I’ll be the first to admit, I’m not always the greatest about reading instruction manuals for my new kitchen toys in full—which can lead to my being blissfully unaware that certain parts of a given appliance are intended to be detached, in order to enable thorough cleaning. (Parts such as the griddle plates in a panini press or the blade attachment in a blender.) However, after bearing witness to what a friend—whose identity will remain anonymous—recently discovered in their Instant Pot… folks, I’ve adopted a new, inspired outlook on what it means to clean my kitchen equipment.
Cutting right to the chase, said friend pulled out their Instant Pot last week to find maggots (yes—maggots) growing in the condensation collector.
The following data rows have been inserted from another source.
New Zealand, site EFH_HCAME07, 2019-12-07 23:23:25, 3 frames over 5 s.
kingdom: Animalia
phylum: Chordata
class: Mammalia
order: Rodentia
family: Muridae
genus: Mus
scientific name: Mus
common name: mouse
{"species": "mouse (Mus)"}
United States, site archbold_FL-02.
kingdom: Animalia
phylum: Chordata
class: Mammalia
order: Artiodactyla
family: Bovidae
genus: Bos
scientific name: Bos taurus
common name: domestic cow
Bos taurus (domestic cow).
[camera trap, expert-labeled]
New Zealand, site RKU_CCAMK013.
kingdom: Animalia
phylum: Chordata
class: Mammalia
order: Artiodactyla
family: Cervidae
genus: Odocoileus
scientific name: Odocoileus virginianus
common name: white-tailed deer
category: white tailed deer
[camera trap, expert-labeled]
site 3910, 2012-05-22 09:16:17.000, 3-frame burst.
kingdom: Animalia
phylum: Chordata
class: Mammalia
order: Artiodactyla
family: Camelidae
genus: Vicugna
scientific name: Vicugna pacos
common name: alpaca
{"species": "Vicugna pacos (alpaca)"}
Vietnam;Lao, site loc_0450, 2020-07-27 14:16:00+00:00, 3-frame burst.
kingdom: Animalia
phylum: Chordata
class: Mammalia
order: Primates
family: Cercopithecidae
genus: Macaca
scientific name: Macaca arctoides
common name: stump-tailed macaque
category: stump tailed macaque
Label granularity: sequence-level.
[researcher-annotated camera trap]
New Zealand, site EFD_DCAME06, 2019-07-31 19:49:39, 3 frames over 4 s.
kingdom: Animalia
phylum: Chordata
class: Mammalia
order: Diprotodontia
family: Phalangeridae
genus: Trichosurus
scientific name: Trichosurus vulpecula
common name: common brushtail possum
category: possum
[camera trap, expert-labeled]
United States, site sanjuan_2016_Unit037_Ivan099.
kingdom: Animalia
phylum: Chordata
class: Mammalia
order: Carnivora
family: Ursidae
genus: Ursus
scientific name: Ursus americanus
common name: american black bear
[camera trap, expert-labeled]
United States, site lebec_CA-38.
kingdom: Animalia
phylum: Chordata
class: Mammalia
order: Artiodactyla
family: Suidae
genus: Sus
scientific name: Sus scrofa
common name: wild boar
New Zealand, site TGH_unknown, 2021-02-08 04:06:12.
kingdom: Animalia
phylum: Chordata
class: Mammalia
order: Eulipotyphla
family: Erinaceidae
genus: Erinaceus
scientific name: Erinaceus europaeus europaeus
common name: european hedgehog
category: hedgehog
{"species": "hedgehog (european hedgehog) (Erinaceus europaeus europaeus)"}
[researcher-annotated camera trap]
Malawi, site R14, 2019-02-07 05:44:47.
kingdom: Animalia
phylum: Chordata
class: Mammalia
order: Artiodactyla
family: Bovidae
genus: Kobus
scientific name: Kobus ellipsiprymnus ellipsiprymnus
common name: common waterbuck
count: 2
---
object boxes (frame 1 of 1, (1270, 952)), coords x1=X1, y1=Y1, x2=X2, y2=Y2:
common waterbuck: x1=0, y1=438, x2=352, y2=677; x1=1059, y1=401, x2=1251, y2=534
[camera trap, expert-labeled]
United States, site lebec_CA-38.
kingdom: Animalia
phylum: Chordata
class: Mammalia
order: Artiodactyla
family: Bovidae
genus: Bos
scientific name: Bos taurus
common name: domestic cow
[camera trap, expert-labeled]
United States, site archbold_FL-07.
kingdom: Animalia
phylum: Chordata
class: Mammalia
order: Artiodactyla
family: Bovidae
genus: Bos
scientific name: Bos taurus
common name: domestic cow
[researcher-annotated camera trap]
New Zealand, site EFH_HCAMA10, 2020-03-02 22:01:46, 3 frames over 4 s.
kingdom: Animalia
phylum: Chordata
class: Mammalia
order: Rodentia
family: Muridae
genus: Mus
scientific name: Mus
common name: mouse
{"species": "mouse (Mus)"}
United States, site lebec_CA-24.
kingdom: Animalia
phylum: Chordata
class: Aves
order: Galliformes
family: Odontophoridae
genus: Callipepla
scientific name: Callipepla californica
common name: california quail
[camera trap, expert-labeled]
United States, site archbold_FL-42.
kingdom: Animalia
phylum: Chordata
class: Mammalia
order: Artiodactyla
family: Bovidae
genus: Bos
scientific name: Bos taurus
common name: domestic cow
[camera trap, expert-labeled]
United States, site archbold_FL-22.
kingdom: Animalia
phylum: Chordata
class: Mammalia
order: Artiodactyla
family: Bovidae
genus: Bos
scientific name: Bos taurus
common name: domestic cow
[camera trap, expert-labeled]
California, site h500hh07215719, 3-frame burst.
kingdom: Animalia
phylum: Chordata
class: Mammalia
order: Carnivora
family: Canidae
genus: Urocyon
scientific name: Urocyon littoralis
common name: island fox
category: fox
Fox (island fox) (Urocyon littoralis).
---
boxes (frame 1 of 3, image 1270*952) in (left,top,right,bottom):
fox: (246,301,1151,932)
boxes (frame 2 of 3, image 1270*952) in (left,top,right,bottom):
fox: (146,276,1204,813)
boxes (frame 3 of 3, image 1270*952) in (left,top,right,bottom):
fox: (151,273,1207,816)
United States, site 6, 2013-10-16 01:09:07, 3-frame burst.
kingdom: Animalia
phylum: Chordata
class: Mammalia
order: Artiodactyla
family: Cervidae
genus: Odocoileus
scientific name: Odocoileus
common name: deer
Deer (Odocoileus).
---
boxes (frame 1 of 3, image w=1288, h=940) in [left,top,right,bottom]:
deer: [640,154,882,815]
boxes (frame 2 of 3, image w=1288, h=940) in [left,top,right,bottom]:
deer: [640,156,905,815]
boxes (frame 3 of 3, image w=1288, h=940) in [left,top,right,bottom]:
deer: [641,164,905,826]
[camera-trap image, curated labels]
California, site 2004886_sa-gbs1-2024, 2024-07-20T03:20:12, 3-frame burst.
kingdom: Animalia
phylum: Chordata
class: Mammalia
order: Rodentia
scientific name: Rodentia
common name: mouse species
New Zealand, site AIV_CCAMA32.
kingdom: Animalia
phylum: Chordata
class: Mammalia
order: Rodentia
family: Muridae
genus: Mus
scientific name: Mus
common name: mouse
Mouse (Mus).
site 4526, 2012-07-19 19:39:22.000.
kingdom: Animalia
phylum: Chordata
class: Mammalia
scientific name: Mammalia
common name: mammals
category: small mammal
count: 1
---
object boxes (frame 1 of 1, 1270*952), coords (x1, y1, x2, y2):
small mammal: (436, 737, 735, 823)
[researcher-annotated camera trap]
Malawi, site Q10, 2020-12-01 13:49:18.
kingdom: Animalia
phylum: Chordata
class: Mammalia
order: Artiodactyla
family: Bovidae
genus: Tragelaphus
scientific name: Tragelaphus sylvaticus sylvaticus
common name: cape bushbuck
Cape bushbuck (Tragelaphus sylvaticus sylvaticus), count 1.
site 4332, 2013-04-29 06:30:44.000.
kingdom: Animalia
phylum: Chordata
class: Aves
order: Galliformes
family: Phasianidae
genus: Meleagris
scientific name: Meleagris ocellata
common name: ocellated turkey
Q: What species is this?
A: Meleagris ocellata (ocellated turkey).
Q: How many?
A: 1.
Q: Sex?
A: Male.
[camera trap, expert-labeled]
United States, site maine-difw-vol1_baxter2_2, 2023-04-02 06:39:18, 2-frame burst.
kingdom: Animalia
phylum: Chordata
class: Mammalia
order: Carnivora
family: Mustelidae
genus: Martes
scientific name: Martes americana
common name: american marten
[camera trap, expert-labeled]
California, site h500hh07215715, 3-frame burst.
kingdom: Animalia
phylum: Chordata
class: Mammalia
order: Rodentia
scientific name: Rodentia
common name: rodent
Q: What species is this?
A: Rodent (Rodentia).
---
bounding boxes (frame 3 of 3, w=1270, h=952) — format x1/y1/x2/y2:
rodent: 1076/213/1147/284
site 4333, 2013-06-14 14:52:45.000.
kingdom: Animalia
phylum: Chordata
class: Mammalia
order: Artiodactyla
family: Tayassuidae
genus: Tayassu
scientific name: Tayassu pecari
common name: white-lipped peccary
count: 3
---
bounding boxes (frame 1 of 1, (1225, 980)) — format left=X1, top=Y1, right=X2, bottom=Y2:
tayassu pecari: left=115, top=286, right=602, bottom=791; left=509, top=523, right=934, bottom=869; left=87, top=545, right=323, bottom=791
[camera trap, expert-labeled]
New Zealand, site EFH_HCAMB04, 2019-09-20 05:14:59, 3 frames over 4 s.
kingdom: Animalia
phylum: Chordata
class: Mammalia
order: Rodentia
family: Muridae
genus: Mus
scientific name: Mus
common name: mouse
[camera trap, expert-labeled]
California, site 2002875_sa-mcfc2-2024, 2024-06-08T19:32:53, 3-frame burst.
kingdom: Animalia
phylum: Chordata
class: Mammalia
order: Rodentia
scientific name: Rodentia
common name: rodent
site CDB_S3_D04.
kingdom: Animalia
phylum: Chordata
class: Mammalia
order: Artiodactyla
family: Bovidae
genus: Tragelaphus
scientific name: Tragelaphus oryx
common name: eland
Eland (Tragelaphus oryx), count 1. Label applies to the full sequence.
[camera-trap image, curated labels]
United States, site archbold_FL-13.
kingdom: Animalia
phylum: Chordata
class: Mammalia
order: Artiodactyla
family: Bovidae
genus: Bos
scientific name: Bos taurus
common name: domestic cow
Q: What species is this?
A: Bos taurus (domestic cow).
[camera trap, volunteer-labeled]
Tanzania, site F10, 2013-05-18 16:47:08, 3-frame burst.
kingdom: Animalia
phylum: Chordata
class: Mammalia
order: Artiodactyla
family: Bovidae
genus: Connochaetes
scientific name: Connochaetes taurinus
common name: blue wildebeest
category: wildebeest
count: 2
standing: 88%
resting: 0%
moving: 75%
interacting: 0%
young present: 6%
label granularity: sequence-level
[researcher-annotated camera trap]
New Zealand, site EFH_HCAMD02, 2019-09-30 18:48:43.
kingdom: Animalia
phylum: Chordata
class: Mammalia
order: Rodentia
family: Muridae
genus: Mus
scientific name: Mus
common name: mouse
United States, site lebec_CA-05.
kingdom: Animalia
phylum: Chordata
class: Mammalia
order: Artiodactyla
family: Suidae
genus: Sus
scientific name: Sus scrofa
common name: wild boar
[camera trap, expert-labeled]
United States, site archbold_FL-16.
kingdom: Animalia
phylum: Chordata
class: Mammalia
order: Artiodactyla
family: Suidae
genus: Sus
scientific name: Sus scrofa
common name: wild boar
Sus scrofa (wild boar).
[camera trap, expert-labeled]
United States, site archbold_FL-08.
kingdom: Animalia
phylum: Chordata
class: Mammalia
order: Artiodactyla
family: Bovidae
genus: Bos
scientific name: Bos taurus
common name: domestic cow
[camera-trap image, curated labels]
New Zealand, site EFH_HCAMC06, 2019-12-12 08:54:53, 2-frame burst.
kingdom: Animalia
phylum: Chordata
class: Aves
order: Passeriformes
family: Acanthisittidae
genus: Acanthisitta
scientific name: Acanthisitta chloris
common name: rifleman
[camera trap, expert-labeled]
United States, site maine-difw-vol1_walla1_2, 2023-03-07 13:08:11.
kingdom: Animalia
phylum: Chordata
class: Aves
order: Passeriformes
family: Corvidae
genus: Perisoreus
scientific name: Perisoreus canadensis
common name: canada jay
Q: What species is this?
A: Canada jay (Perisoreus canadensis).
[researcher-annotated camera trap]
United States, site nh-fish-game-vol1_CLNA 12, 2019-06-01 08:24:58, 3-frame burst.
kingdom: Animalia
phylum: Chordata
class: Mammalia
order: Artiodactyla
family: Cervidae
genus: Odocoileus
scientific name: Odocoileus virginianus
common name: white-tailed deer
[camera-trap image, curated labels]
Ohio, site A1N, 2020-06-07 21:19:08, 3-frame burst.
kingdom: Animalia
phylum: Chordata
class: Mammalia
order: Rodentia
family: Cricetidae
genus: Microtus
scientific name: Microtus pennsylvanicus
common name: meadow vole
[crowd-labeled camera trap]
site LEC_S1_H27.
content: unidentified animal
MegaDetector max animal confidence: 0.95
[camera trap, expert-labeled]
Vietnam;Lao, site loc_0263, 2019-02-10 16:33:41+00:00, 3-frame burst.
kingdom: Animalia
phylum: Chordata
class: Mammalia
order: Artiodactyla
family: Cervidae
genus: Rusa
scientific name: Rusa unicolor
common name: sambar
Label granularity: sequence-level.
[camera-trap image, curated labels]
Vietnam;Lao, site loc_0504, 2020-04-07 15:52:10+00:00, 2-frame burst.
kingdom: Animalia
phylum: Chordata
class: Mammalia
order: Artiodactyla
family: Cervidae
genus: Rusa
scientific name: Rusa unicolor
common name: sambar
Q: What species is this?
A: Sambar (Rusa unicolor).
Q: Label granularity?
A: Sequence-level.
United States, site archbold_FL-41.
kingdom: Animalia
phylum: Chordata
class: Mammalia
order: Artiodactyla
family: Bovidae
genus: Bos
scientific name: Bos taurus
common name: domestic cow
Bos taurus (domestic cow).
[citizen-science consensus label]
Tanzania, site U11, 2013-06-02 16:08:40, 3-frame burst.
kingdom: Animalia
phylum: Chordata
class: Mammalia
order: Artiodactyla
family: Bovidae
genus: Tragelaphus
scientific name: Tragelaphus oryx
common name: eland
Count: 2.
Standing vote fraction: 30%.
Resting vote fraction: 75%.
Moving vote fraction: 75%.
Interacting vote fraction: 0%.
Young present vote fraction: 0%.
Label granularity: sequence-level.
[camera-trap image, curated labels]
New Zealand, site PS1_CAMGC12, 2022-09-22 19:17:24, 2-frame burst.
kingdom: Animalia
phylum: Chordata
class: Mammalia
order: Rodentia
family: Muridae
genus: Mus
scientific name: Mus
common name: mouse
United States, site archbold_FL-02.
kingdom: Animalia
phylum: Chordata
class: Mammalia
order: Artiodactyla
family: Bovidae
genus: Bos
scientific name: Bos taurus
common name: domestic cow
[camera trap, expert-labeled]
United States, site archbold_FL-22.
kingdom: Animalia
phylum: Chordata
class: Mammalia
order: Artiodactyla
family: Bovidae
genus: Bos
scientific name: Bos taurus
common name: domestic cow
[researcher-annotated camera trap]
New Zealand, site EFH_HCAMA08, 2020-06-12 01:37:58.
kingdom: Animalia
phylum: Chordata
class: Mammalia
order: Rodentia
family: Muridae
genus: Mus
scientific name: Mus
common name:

I realize you probably have questions. Like, for one, what the heck is a condensation collector?? The condensation collector is a small, rectangular plastic cup that would have come in the accessory kit packaged with your Instant Pot, and is intended to catch excess moisture so that it does not spill onto your countertop. (If you never knew what that little cup was for and have yet to attach it to your IP, reference step 5 of this guide for a handy visual on how to install it.) Many rice cookers also have one of these detachable, condensation-catching cups.
That said, if you still have no idea what I’m talking about, worry not. Your Instant Pot may not have one; some newer models, such as the LUX60 V3, do not come with this feature.
Supposing you do recognize the condensation collector as a piece you have attached to your Instant Pot, I’m sure your big question is something along the lines of how the heck does one avoid ever ending up with maggots in there???
Realistically, what happened in the tragic case of the Instant Pot pictured above can be traced back to the fact that the appliance isn’t used all that often, maybe once or twice a month. And on those occasions the IP was used, the condensation collector was neglected during clean-up—thus, leaving liquid, containing particles of food and fat from the cooking process, trapped in the plastic cup while the appliance was stashed away in a dark cabinet for a few weeks. I probably don’t need to tell you that this entire scenario is a breeding ground for something disgusting, right?
Point being—if you too aren’t using your Instant Pot frequently, you should remove the condensation cup, rinse it out with hot water, and allow it to dry completely with every every use. However, you are likely good to go a couple of uses before giving this part a thorough cleaning if you are utilizing your Instant Pot on a daily basis. As long as you (and anyone else who may be using your Instant Pot) are conscious that this piece needs to be cleaned out as a part of responsible and sanitary Instant Pot maintenance, you should be just fine. Of course, if you felt compelled to immediately burn your condensation collector after viewing the image above (understandable), replacements can be purchased through the Instant Pot website.